La desigualdad como insumo del capitalismo. El laureado autor de “El capital en el siglo XXI”, Thomas Piketty, vuelve con “Capital e ideología” intentando derribar el mito capitalista más arraigado de que las desigualdades son causas naturales de la conformación humana. “No es cierto; no existe ningún determinismo, menos aún una organización social con mandato eterno”.

 

Opinión

Por: Octavio Quintero

Grupo GES

Circula en las redes sociales un meme contra el naciente socialismo en Estados Unidos que representa a la parlamentaria demócrata, Alexandria Ocasio-Cortez, preguntándole al presidente Trump “por qué está tan en contra del socialismo”, a lo que responde: “porque los estadounidenses quieren pasear a sus perros, no comérselos”.

Un simple meme como este, adoctrina más gente en el capitalismo, que una elaborada teoría social como la desarrollada en “Capital e ideología”, último ensayo del laureado escritor, Thomas Piketty, en donde expone que la desigualdad es una edificación ideológica creada por el capitalismo a través de categorías divisorias: mercado, salarios, capital, educación, deuda, trabajadores (más o menos capacitados), cotizaciones bursátiles, paraísos fiscales, ricos, pobres, clérigos, nobleza, competencia nacional y/o internacional.

Dentro de esas categorizaciones se destaca la educación que ahora se propone por analistas tildados de “eruditos” como ‘educación para el trabajo’, es decir, el saber hacer, no el saber pensar.

El ‘saber hacer’, en este caso, viene a ser un adoctrinamiento que anula en el individuo la capacidad de juicio que se adquiere, precisamente, a través de la educación.

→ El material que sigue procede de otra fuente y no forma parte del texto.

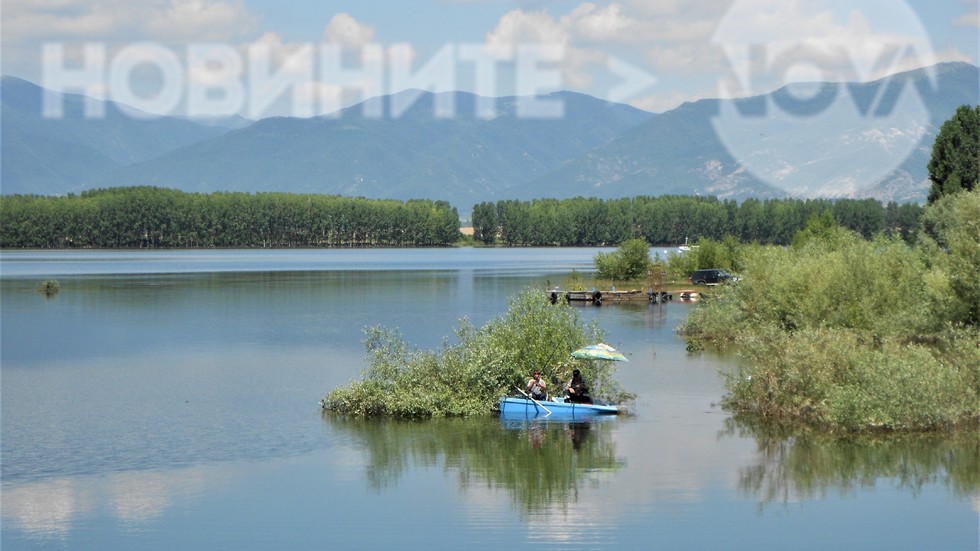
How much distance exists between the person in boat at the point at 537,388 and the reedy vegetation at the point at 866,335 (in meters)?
7.22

Podría uno creer, sin mucho riesgo de errar, que el meme relacionado es indicio del tono de campaña en la cual basará Trump su reelección en el 2020, encaminada a caricaturizar el socialismo estadounidense puesto en escena por el adusto Bernie Sanders, popularizado por la carismática Ocasio-Cortez, la tromba política que hace poco más de un año saltó de una barra de taquerías en Nueva York al Congreso.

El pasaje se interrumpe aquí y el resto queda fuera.